Given passage:

______________________________

Above: Gold futures price shown at weekly intervals.
Gold has little practical use outside of the jewellery industry but it’s long been seen as an ideal store of value and therefore, a hedge against inflation, in times of financial crisis. Its widespread acceptance as collateral as well as its convertibility into almost any currency bolsters the metal’s appeal to investors when correlations between asset classes have turned positive and prices are plummeting, as they typically do during crises. This month the safe-haven bond market saw large losses at the same time as stock markets and all non-U.S. Dollar currencies were crushed amid an exodus of capital that was driven by an explosion in demand for the liquidity of cash. Many analysts say this cash demand was driven by ‘margin calls’ relating to wagers on riskier assets while others have suggested it was the result of a desire on the part of investors to stay liquid and therefore, to become lighter on their feet.
However, and what matters most for the gold price outlook is the fact that investor confidence has cratered, liquidity demand is still high and the prospects of the negatively-correlated Dollar are in doubt. The greenback has a negative correlation with the metal because gold prices are denominated in Dollars and although the currency has strengthened since the onset of the coronavirus outbreak in major economies, as it did early in the financial crisis, the inevitable policy response from central banks and lawmakers now looks set to weigh on the U.S. unit. Exactly as it did in the financial crisis.
“Gold has been severely impacted by liquidity issues, correcting by $120 (-7%) from its peak. The situation resembles 2008, when gold also failed to act as safe-haven asset initially, falling by around 20% due to dollar strength and a run into cash. In 2008, the turning point was the announcement of $600bn QE in November, following which gold began to climb despite further weakness in equities and commodities,” says Goldman’s Currie. “With funding stresses likely eased, focus will likely shift to the large size of the Fed balance sheet expansion, increase in fiscal deficits in DM economies as well as issues around the sustainability of the European monetary union. We believe this will likely lead to debasement concerns similar to the post GFC period.”
Goldman Sachs forecasts a gold price of $1,800 on a 12-month horizon, which is the target envisaged in the ‘bullish scenario’ of Scotiabank this year. Meanwhile, technical analysts say that once the $1,704 level has been overcome on a daily closing basis the market could then turn its attention to the $1734, $1796 and $1,803. And that so long as the current uptrend holds, a return to the all-time high of $1,921 set back in 2011 cannot be ruled out.

______________________________

Task item:
In the gold price commentary, what gold price does Goldman Sachs forecast on a 12-month horizon?

Recorded information:
______________________________

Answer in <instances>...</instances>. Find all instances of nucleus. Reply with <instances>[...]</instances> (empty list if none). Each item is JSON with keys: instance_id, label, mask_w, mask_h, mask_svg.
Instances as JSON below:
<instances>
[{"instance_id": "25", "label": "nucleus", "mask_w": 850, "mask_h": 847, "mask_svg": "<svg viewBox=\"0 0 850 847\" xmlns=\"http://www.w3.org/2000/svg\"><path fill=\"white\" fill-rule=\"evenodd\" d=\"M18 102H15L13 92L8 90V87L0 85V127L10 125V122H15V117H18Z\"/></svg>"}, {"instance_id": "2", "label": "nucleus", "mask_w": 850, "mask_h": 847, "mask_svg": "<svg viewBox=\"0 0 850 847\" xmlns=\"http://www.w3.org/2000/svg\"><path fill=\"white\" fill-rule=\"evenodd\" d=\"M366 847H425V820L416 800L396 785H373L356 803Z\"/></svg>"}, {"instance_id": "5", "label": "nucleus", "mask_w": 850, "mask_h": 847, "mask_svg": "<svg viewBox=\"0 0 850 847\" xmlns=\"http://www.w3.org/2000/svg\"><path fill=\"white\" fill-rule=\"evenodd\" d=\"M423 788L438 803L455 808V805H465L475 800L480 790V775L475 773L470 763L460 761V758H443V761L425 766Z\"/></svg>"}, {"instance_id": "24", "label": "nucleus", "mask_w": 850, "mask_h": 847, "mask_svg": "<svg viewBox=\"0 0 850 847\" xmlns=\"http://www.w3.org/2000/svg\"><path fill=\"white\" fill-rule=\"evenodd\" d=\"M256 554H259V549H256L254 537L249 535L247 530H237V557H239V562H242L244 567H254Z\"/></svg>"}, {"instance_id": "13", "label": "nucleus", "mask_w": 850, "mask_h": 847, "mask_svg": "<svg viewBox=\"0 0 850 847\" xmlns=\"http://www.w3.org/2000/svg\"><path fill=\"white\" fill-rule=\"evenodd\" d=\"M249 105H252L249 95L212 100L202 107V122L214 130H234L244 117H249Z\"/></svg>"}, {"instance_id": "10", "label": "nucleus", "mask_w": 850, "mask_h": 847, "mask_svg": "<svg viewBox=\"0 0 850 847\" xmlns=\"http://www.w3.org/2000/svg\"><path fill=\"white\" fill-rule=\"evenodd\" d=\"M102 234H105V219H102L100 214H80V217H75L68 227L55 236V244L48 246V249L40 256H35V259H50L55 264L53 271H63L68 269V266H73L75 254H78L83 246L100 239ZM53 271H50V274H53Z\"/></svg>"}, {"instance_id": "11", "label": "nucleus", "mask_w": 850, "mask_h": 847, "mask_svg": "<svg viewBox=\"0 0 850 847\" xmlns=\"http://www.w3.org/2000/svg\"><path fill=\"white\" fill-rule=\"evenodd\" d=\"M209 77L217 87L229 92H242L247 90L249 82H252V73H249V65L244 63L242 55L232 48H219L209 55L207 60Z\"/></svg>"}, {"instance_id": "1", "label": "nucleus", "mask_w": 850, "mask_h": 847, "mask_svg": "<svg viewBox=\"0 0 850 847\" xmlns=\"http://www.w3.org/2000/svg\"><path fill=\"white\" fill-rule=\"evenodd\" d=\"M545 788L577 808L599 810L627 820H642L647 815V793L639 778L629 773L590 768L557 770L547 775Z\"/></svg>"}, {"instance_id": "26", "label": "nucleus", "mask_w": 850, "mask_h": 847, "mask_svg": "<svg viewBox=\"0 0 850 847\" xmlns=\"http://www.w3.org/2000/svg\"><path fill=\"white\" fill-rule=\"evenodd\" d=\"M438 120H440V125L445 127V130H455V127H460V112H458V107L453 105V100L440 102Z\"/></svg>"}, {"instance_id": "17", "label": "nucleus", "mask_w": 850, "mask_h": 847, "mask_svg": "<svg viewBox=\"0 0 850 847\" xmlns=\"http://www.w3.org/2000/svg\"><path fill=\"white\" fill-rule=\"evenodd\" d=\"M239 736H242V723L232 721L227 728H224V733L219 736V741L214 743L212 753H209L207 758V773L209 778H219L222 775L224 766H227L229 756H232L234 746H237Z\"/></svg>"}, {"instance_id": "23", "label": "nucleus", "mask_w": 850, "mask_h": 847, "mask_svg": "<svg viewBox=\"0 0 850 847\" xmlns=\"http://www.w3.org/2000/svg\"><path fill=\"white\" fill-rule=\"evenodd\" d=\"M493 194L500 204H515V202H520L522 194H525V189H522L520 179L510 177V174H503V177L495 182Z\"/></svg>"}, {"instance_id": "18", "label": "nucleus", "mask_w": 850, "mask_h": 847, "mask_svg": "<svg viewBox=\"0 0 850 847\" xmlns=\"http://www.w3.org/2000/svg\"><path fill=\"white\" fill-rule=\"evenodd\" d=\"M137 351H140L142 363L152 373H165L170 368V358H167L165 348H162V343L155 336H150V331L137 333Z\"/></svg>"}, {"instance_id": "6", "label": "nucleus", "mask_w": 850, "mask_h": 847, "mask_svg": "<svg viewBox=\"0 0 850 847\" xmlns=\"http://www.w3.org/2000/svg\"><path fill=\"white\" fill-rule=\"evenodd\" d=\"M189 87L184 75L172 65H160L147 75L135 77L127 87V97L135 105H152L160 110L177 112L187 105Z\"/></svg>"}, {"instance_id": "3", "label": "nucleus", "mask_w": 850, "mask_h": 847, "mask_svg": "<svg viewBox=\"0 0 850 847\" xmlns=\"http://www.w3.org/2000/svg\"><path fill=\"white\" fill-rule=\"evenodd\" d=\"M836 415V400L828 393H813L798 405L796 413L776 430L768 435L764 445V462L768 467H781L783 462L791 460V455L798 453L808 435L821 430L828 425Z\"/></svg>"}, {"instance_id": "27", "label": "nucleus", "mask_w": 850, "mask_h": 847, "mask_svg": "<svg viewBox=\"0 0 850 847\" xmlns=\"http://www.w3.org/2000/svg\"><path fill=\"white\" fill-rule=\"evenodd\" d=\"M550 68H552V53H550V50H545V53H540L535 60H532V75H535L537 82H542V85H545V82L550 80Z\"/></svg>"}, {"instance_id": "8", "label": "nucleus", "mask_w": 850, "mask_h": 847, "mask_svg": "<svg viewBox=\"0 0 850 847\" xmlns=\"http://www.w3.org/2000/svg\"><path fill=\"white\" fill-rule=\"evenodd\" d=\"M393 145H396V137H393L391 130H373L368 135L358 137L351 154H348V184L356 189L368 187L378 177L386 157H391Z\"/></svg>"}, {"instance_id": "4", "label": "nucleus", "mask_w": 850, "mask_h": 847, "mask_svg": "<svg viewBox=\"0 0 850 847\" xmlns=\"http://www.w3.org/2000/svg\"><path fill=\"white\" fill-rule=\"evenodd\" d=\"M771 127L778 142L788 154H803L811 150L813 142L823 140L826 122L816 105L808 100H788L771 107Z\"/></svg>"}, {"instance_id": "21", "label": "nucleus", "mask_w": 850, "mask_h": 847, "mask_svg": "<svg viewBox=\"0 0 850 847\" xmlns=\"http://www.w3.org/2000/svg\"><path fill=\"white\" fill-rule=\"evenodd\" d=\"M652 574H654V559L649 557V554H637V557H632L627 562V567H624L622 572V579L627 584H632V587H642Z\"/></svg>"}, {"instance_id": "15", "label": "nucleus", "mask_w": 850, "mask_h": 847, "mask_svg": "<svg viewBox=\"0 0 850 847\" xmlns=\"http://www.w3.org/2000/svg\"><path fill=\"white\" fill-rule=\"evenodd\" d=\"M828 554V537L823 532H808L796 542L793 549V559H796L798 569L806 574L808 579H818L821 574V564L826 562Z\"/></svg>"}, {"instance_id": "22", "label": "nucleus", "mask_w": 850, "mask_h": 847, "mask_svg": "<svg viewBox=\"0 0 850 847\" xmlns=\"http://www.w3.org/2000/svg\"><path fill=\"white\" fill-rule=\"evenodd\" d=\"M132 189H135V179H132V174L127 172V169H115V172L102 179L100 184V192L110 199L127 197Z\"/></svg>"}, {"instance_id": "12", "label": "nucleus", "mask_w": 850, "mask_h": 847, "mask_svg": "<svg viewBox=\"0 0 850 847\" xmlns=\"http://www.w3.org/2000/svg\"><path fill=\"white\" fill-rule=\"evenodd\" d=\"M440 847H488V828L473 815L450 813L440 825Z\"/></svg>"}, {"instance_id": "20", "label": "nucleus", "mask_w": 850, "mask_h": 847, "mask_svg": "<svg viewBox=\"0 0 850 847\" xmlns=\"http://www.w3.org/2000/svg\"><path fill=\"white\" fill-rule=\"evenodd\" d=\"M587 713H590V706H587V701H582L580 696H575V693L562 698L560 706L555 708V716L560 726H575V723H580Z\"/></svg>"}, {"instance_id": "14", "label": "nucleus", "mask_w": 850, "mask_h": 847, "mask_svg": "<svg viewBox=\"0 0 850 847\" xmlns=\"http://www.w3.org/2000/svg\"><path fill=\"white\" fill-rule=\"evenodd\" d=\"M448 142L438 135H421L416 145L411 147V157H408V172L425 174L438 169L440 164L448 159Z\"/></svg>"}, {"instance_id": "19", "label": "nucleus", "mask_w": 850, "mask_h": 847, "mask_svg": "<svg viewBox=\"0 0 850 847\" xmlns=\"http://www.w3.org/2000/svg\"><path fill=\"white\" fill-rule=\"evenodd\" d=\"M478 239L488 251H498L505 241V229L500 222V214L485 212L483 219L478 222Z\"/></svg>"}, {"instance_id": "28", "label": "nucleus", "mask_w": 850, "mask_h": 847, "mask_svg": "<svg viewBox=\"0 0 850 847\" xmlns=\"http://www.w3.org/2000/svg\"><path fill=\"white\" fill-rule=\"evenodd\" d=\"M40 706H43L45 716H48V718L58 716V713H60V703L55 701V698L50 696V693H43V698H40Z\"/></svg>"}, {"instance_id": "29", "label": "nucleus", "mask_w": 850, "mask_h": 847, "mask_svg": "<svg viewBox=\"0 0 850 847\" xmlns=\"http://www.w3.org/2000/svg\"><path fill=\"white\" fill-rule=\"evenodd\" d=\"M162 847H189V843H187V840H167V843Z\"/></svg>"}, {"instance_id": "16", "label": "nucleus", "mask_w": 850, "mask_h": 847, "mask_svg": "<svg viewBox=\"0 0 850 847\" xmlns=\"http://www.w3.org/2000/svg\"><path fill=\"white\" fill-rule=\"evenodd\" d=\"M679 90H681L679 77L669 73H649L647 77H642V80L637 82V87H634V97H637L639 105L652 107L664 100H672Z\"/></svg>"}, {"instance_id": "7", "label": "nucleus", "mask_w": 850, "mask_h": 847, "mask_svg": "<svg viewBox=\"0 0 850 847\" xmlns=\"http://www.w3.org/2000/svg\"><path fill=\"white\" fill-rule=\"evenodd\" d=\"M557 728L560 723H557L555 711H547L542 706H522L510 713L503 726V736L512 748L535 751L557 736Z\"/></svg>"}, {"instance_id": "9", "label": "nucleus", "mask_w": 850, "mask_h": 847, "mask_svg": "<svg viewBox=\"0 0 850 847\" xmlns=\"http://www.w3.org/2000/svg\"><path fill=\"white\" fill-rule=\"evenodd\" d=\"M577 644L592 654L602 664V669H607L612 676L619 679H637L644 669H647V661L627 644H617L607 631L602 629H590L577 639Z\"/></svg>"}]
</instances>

______________________________

Exercise response:
$1,800